I used to just make art because I liked it, I enjoyed the process and it gave me something to do in my spare time. Undergoing my training to be an Art Psychotherapist changed all of that. It made me think more deeply about my why. I remember back to one of my Art Psychotherapy training modules when I really began to explore landscapes in a different way. I was able to relate the landscape to myself and the internal tussles I was having at the time as I navigated my journey to becoming an Art Therapist. I now think of the work I do as a translation of sorts - converting something from one form into another (the view into an image captured by my hand).

So that’s me and landscapes. There is something about them I am drawn to, always have been even back when I made my black and white illustrations my heart was in the colour and form of the land.
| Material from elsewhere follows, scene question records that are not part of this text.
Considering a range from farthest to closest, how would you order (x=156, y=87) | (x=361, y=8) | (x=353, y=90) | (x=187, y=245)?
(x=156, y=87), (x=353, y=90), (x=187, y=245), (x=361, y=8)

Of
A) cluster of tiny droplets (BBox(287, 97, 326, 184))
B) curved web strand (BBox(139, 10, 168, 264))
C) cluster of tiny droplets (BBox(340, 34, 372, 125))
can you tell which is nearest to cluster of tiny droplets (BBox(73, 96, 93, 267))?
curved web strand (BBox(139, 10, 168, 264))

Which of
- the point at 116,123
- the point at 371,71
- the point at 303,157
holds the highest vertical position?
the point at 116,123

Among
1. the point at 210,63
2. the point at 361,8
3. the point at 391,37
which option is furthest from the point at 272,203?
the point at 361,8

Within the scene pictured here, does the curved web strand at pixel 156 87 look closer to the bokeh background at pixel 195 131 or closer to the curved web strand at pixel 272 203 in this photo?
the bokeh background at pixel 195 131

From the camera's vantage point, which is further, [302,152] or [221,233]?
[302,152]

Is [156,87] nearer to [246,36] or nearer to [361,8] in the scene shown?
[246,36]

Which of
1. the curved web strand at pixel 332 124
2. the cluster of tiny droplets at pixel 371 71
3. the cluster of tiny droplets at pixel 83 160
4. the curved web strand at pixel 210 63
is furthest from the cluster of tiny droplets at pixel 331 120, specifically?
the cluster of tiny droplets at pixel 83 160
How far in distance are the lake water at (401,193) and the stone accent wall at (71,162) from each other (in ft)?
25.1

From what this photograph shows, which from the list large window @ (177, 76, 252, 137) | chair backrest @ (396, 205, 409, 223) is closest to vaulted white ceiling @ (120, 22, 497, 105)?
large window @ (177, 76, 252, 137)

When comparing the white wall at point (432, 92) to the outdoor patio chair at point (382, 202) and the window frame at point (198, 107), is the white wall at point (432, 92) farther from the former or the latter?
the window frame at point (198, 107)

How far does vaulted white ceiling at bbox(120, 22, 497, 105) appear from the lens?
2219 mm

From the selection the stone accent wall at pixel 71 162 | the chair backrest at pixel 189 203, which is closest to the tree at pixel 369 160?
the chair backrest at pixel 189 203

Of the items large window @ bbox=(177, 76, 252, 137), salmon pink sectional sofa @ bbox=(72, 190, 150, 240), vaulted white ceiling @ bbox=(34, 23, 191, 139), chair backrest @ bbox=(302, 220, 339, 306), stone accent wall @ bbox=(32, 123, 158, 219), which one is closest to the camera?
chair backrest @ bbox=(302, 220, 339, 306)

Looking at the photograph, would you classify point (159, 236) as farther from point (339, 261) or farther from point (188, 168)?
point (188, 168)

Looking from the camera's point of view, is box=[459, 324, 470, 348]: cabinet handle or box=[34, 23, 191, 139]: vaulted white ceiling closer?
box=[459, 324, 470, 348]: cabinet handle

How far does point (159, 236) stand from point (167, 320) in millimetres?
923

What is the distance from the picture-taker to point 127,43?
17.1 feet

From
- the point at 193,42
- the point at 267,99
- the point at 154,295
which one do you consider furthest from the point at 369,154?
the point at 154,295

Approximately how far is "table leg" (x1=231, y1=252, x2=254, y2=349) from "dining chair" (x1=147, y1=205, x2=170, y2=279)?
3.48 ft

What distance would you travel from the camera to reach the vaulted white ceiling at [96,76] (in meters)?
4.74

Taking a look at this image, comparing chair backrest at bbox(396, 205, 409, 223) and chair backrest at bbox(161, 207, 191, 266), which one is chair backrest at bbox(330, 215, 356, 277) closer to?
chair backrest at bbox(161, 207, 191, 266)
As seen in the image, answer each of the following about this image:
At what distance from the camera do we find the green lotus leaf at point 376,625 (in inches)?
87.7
Back then I didn’t even know how to paint. This makes me think about the long creative journey I have travelled and how much I have learned and the skills I have gained, the confidence and sense of self I have developed.
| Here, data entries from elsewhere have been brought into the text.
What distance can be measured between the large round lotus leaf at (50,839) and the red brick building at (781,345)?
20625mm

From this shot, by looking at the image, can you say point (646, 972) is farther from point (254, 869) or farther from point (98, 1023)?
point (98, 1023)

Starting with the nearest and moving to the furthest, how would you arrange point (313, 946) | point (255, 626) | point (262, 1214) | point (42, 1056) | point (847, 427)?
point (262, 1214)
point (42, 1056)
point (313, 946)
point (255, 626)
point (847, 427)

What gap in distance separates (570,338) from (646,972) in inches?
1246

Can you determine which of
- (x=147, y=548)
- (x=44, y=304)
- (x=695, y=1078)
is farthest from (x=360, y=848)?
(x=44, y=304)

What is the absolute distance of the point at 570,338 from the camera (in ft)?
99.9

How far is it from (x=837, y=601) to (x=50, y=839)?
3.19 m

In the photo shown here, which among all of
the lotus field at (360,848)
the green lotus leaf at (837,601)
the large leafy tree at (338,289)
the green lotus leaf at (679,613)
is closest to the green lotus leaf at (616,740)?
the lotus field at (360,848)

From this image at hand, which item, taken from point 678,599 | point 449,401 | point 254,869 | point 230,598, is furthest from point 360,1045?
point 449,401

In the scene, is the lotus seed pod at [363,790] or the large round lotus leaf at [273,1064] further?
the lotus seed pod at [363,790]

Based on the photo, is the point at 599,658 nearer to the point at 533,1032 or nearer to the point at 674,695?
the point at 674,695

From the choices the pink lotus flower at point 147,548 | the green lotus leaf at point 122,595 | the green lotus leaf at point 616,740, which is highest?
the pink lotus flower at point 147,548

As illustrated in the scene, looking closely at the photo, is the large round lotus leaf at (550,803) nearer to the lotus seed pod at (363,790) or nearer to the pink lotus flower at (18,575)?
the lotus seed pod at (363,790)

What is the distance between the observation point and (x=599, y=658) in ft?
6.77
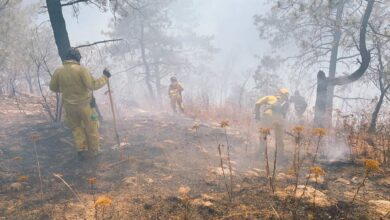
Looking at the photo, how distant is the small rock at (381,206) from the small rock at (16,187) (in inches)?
168

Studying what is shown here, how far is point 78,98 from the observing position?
529cm

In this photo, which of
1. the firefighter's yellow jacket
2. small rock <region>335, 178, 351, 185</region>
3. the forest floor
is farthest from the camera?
the firefighter's yellow jacket

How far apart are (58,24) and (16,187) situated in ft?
15.4

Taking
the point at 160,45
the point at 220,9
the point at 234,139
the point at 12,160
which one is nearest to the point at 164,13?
the point at 160,45

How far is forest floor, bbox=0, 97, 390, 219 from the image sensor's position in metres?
3.16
When I go to capture a new landscape now, I sometimes find the enormity, the vastness and the detail of a landscape view can be overwhelming. I sometimes don't know where to start, which part to choose or how to break it down into more manageable chunks. This means I can feel a bit stuck before I’ve even begun. Does this ring true with anyone else?

So what do I do to overcome this? Well, it’s funny you should ask. I have a couple of techniques up my sleeve which can help me to get started and I’m going to share them with you. Feel free to add what works for you in the comments.

  1. Taking my pencil for a walk, starting at one point on the page and letting my eye wander along the lines of the landscape and my hand following - without looking at the page. I think this may be called ‘blind drawing’. This helps me to loosen up by not being too precious about results and it can lead to some really interesting abstract marks.

  2. Collecting shapes - rather than trying to get everything down I might just look for simple shapes and jot them down in my portable sketchbook. I think of this like taking shorthand notes. Something quick and spontaneous that I don’t have much time to think about Shapes may overlap or run into each other in unexpected ways which gives me ideas to abstract further.

  3. The ‘Brain Dump’ - a technique I developed when I was in my art retreat in April. After a walk or a day out which I had spent looking, observing, collecting shapes, taking photos and observing colours I would come back to my studio and express all of these ideas on to a large sheet of paper which I had taped into sections. I would use a variety of materials, only for short bursts of time, quickly changing to something else so I didn’t become to attached or precious about what I was doing. I would then remove the tap when it had dried and cut this into sections which I would then look at, appraise and choose my faves to take further. Have also used this technique in my practice as an Art Psychotherapist to help me to process client sessions. It can really help to get the unconscious stuff out into the world.

  4. Using a view finder - I decided to do that while I was in Devon last week. I didn’t have any specialist tools or materials with me so I went all ‘Blue Peter’ and used a cereal box. I made a reel showing how I did it. Using a view finder helps you to find the part (or parts) of the view you find the most intriguing. It helps you so distil down into smaller parts and makes the larger view a LOT less overwhelming. They can help us to simplify what we are seeing and remove the clutter. Using a view finder also helps to train your eye so eventually you might be able to pick out the interesting little nuggets for yourself.

  5. Taking photos - You can use them in a similar way to a view finer by cropping them down to the shape and size you like and cropping out the bits which you don’t. You can also alter and amend them, changing the colours, making them into tonal images, blurring them, abstracting them. There are many tools you can user to do this either within a digital camera or on your phone. I love taking photos. This gives me a lasting impression of the place and also allows me to carry those memories home so I can go back to them when I get back to my studio.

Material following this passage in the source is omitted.